**Exercise goal:**
Everything from the line containing "Which is further" through the last line of the records must be returned verbatim, and nothing outside that range.

>> start Data provided

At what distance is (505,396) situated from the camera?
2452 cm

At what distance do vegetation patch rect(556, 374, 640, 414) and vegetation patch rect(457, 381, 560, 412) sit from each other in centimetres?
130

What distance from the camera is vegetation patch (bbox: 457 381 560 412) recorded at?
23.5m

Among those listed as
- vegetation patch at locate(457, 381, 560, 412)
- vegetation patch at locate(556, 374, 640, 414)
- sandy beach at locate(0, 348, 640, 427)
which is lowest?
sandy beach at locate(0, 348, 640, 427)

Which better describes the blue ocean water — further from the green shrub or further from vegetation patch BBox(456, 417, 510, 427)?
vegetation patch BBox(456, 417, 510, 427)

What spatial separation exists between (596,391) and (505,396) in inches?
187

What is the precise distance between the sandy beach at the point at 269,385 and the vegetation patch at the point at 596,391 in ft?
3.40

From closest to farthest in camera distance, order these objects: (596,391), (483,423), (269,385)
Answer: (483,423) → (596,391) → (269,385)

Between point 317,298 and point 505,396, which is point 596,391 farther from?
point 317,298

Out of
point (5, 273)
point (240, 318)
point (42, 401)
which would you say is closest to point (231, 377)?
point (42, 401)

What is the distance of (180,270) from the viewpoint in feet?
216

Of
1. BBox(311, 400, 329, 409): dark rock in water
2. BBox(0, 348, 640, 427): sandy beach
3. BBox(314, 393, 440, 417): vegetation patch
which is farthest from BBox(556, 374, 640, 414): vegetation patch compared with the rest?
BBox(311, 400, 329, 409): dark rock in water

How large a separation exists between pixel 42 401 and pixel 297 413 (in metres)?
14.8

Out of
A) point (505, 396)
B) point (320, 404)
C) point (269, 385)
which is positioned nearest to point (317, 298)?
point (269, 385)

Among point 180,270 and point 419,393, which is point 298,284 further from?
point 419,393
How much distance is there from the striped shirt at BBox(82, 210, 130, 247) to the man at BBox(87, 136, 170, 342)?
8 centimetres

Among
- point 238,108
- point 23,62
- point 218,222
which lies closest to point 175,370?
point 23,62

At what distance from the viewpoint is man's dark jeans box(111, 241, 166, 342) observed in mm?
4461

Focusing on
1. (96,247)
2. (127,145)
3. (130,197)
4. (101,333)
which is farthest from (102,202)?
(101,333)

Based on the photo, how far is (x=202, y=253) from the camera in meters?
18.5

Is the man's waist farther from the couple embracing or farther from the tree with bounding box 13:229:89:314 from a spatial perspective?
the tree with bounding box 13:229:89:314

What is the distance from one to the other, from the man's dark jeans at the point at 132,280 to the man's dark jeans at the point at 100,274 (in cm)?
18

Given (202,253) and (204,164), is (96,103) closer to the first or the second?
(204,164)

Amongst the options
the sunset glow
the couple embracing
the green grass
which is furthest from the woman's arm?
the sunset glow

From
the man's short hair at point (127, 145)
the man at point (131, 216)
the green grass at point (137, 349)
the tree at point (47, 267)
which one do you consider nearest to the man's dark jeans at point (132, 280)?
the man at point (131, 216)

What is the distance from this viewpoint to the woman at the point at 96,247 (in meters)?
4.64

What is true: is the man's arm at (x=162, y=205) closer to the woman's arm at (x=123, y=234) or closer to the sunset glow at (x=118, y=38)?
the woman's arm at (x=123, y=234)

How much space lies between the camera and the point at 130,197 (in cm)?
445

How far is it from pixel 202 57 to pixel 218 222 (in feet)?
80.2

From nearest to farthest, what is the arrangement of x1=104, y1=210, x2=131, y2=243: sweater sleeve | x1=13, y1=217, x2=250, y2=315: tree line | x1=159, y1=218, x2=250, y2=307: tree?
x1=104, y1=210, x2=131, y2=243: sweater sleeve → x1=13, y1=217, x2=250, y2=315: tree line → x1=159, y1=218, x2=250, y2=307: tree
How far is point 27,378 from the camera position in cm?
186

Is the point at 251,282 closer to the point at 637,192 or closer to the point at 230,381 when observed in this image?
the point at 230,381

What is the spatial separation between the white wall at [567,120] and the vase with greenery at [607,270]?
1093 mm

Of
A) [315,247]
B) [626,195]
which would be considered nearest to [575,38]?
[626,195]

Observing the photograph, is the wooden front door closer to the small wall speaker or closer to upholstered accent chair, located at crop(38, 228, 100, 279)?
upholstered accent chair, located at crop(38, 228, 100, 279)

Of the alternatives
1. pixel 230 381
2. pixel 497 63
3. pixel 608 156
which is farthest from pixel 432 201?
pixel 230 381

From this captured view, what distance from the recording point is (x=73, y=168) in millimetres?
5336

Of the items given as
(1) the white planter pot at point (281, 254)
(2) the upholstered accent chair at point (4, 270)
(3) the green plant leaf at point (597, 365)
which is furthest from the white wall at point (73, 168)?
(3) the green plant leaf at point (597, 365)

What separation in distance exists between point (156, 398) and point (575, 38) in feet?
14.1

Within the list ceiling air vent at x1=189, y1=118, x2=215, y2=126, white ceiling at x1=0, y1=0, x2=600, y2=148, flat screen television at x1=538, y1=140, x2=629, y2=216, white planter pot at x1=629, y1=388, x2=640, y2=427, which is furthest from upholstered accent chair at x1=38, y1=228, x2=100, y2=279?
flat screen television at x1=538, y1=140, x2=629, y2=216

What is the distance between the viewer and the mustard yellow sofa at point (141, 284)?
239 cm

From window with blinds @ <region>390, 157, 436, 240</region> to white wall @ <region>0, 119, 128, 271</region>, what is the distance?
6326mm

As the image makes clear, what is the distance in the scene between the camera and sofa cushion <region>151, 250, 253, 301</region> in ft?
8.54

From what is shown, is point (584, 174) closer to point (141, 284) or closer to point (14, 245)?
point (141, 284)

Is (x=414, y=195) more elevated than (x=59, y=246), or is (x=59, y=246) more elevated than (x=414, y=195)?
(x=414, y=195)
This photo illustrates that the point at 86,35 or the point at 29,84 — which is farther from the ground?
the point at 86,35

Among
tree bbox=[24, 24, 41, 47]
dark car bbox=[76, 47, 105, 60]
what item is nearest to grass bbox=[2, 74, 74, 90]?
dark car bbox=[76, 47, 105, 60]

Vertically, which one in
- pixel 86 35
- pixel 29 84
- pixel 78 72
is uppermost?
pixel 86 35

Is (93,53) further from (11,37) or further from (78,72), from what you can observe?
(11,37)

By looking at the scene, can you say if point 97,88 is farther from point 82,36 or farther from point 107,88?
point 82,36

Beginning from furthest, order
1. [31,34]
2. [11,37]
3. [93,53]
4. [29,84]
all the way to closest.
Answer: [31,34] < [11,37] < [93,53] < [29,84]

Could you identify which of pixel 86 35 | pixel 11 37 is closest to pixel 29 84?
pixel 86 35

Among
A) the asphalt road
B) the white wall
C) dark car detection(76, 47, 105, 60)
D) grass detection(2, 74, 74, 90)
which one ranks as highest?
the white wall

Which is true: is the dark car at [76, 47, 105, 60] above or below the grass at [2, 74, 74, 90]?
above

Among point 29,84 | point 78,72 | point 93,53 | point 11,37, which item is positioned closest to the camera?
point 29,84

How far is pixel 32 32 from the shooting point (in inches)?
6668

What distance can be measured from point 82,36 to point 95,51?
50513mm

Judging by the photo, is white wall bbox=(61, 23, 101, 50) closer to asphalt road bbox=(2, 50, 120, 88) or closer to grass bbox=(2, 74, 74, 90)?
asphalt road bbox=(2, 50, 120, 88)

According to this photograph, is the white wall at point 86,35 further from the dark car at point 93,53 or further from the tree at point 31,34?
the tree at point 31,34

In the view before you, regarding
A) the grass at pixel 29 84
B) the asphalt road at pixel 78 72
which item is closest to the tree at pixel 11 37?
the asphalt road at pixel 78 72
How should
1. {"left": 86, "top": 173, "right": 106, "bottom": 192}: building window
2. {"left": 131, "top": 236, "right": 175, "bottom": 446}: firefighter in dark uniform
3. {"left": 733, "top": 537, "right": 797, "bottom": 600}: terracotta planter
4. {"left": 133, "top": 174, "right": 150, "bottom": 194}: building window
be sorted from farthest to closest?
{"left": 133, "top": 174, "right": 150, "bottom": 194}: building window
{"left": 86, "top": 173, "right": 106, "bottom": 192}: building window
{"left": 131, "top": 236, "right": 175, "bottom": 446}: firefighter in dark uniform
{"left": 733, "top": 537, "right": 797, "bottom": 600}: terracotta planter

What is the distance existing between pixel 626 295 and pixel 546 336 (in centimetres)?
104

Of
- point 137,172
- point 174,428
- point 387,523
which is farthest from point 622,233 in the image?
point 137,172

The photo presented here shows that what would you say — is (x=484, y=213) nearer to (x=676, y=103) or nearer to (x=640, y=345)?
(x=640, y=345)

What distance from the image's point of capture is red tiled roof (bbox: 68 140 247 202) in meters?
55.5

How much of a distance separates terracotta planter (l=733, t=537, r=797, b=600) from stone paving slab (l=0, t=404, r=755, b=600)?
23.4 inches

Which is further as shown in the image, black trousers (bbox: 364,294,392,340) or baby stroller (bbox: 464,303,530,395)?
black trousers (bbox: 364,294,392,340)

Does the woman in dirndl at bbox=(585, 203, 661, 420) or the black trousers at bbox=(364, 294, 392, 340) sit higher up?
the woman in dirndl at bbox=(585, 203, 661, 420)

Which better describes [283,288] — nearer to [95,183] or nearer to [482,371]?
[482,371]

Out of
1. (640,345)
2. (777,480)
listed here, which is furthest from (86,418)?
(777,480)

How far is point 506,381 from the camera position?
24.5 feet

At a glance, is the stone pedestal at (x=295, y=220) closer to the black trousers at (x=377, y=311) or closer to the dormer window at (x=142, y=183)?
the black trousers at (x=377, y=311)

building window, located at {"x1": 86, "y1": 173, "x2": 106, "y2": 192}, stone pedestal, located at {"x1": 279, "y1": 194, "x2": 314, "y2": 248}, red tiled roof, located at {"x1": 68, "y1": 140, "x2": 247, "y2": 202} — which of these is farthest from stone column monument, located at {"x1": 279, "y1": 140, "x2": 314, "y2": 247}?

>> end Data provided

**Solution below:**
Which is further as shown in the image, black trousers (bbox: 364,294,392,340) or baby stroller (bbox: 464,303,530,395)?
black trousers (bbox: 364,294,392,340)

Does the woman in dirndl at bbox=(585, 203, 661, 420) or the black trousers at bbox=(364, 294, 392, 340) sit higher up?
the woman in dirndl at bbox=(585, 203, 661, 420)

Which better describes [283,288] — nearer to [95,183] or nearer to [482,371]?
[482,371]

Out of
1. (640,345)
2. (777,480)
listed here, which is furthest from (86,418)?
(777,480)

How far is point 506,381 from the camera position?
24.5 feet

At a glance, is the stone pedestal at (x=295, y=220) closer to the black trousers at (x=377, y=311) or closer to the dormer window at (x=142, y=183)?
the black trousers at (x=377, y=311)

building window, located at {"x1": 86, "y1": 173, "x2": 106, "y2": 192}, stone pedestal, located at {"x1": 279, "y1": 194, "x2": 314, "y2": 248}, red tiled roof, located at {"x1": 68, "y1": 140, "x2": 247, "y2": 202} — which of these is farthest from stone column monument, located at {"x1": 279, "y1": 140, "x2": 314, "y2": 247}?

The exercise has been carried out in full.